* start Data records *

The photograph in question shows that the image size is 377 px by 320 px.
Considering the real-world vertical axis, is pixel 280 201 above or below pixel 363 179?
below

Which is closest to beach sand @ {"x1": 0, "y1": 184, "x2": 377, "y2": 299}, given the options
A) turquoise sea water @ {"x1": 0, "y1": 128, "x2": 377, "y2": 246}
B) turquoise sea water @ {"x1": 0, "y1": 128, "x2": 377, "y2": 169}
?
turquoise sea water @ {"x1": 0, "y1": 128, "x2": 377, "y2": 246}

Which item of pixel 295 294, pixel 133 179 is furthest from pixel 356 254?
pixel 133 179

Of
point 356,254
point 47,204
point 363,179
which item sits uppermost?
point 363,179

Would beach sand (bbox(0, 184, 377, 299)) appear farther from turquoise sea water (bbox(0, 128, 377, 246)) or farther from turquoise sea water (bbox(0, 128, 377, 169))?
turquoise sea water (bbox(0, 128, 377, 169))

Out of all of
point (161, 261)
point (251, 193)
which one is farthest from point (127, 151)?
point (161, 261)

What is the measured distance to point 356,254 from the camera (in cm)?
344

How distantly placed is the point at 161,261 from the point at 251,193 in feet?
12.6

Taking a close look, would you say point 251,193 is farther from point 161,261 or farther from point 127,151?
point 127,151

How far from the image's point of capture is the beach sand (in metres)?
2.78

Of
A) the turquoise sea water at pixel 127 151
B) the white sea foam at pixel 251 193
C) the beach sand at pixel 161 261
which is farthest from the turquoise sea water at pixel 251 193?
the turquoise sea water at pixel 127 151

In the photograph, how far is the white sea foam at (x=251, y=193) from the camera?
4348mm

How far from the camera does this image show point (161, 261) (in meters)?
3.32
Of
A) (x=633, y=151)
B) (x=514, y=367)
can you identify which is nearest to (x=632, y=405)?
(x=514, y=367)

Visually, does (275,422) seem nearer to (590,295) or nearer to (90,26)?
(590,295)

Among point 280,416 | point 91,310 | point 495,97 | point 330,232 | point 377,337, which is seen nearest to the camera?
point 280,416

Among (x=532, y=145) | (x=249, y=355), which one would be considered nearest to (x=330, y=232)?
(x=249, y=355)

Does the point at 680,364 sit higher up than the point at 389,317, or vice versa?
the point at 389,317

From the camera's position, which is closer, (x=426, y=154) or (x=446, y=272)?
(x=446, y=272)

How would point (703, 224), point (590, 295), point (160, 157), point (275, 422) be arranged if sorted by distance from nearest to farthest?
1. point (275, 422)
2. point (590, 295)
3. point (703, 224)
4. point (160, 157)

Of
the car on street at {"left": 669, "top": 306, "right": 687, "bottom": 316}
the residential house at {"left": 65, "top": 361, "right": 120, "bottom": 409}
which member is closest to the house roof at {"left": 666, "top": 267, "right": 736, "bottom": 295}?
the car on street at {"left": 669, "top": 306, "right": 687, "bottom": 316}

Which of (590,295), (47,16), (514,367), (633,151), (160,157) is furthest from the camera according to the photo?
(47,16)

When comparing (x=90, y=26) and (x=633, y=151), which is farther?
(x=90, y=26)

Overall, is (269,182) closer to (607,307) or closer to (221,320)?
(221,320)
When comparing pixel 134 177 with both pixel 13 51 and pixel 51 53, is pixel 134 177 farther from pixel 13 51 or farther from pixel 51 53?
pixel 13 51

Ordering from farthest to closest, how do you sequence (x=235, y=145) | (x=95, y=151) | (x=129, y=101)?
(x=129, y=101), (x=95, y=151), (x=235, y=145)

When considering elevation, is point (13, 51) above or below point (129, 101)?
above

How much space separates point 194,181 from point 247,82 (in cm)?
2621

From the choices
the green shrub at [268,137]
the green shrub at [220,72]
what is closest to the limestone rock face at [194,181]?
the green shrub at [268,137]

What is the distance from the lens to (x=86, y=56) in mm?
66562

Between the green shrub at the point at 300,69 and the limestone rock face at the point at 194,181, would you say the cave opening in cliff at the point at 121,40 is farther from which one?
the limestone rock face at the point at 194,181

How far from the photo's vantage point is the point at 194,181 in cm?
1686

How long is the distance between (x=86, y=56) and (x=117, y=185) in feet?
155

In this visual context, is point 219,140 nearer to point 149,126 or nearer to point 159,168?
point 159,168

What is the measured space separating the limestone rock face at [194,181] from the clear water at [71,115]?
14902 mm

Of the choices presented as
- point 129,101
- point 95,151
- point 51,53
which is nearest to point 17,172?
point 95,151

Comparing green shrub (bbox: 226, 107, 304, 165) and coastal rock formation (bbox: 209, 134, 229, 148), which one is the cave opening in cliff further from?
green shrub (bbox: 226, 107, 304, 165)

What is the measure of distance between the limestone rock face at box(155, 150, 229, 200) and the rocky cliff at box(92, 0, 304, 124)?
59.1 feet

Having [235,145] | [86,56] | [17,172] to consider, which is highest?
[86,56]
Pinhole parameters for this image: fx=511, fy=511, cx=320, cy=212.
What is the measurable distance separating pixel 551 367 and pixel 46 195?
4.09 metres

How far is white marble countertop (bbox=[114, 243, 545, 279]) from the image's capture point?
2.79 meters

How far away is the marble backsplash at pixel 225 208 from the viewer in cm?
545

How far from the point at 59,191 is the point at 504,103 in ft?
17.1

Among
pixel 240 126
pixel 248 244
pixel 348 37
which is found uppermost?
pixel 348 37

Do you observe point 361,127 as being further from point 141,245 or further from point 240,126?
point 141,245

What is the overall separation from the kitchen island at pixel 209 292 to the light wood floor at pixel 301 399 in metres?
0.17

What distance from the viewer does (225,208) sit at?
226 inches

* end Data records *

The exercise:
Copy all of the material above line for line, with no changes.

Output of the exercise:
The photograph in question shows that the image size is 377 px by 320 px.
Considering the real-world vertical axis, is pixel 280 201 above or below pixel 363 179?
below

Which is closest to beach sand @ {"x1": 0, "y1": 184, "x2": 377, "y2": 299}, given the options
A) turquoise sea water @ {"x1": 0, "y1": 128, "x2": 377, "y2": 246}
B) turquoise sea water @ {"x1": 0, "y1": 128, "x2": 377, "y2": 169}
?
turquoise sea water @ {"x1": 0, "y1": 128, "x2": 377, "y2": 246}

Which item of pixel 295 294, pixel 133 179 is furthest from pixel 356 254?
pixel 133 179

Of
point 356,254
point 47,204
point 363,179
which item sits uppermost?
point 363,179

Would beach sand (bbox(0, 184, 377, 299)) appear farther from turquoise sea water (bbox(0, 128, 377, 246)) or farther from turquoise sea water (bbox(0, 128, 377, 169))?
turquoise sea water (bbox(0, 128, 377, 169))

Out of all of
point (161, 261)
point (251, 193)
which one is farthest from point (127, 151)?
point (161, 261)

What is the measured distance to point 356,254 from the camera (in cm)?
344

How distantly placed is the point at 161,261 from the point at 251,193 in feet?
12.6

Taking a close look, would you say point 251,193 is farther from point 161,261 or farther from point 127,151?
point 127,151

How far from the image's point of capture is the beach sand (in metres)?
2.78

Of
A) the turquoise sea water at pixel 127 151
B) the white sea foam at pixel 251 193
C) the beach sand at pixel 161 261
which is farthest from the turquoise sea water at pixel 251 193?
the turquoise sea water at pixel 127 151

In the photograph, how far is the white sea foam at (x=251, y=193) from the camera?
4348mm

How far from the camera does this image show point (161, 261) (in meters)?
3.32
Of
A) (x=633, y=151)
B) (x=514, y=367)
can you identify which is nearest to (x=632, y=405)?
(x=514, y=367)

Visually, does (275,422) seem nearer to (590,295) or nearer to (90,26)?
(590,295)

Among point 280,416 | point 91,310 | point 495,97 | point 330,232 | point 377,337, which is seen nearest to the camera?
point 280,416

Among (x=532, y=145) | (x=249, y=355), which one would be considered nearest to (x=330, y=232)?
(x=249, y=355)

Does the point at 680,364 sit higher up than the point at 389,317, or vice versa?
the point at 389,317

From the camera's position, which is closer, (x=426, y=154) or (x=446, y=272)?
(x=446, y=272)

How would point (703, 224), point (590, 295), point (160, 157), point (275, 422) be arranged if sorted by distance from nearest to farthest?
1. point (275, 422)
2. point (590, 295)
3. point (703, 224)
4. point (160, 157)

Of
the car on street at {"left": 669, "top": 306, "right": 687, "bottom": 316}
the residential house at {"left": 65, "top": 361, "right": 120, "bottom": 409}
which member is closest to the house roof at {"left": 666, "top": 267, "right": 736, "bottom": 295}?
the car on street at {"left": 669, "top": 306, "right": 687, "bottom": 316}

Which of (590,295), (47,16), (514,367), (633,151), (160,157) is furthest from the camera according to the photo?
(47,16)

When comparing (x=90, y=26) and (x=633, y=151), which is farther?
(x=90, y=26)

Overall, is (269,182) closer to (607,307) or closer to (221,320)?
(221,320)
When comparing pixel 134 177 with both pixel 13 51 and pixel 51 53, is pixel 134 177 farther from pixel 13 51 or farther from pixel 51 53?
pixel 13 51

Ordering from farthest to closest, how do you sequence (x=235, y=145) | (x=95, y=151) | (x=129, y=101)?
(x=129, y=101), (x=95, y=151), (x=235, y=145)

When considering elevation, is point (13, 51) above or below point (129, 101)?
above

How much space separates point 194,181 from point 247,82 (in cm)?
2621

From the choices
the green shrub at [268,137]
the green shrub at [220,72]
what is closest to the limestone rock face at [194,181]?
the green shrub at [268,137]

What is the distance from the lens to (x=86, y=56) in mm?
66562

Between the green shrub at the point at 300,69 and the limestone rock face at the point at 194,181, would you say the cave opening in cliff at the point at 121,40 is farther from which one?
the limestone rock face at the point at 194,181

How far from the photo's vantage point is the point at 194,181 in cm?
1686

How long is the distance between (x=86, y=56) and (x=117, y=185) in feet?
155

In this visual context, is point 219,140 nearer to point 149,126 or nearer to point 159,168?
point 159,168

What is the measured space separating the limestone rock face at [194,181] from the clear water at [71,115]?
14902 mm

Of the choices presented as
- point 129,101
- point 95,151
- point 51,53
which is nearest to point 17,172?
point 95,151

Comparing green shrub (bbox: 226, 107, 304, 165) and coastal rock formation (bbox: 209, 134, 229, 148), which one is the cave opening in cliff further from?
green shrub (bbox: 226, 107, 304, 165)

What is the measure of distance between the limestone rock face at box(155, 150, 229, 200) and the rocky cliff at box(92, 0, 304, 124)?
59.1 feet

Having [235,145] | [86,56] | [17,172] to consider, which is highest?
[86,56]
Pinhole parameters for this image: fx=511, fy=511, cx=320, cy=212.
What is the measurable distance separating pixel 551 367 and pixel 46 195?
4.09 metres

How far is white marble countertop (bbox=[114, 243, 545, 279]) from the image's capture point?
2.79 meters

How far away is the marble backsplash at pixel 225 208 from the viewer in cm?
545

How far from the point at 59,191 is the point at 504,103 in ft?
17.1

Among
pixel 240 126
pixel 248 244
pixel 348 37
which is found uppermost?
pixel 348 37

Do you observe point 361,127 as being further from point 141,245 or further from point 240,126?
point 141,245

What is the overall separation from the kitchen island at pixel 209 292 to the light wood floor at pixel 301 399 in metres?
0.17

What distance from the viewer does (225,208) sit at?
226 inches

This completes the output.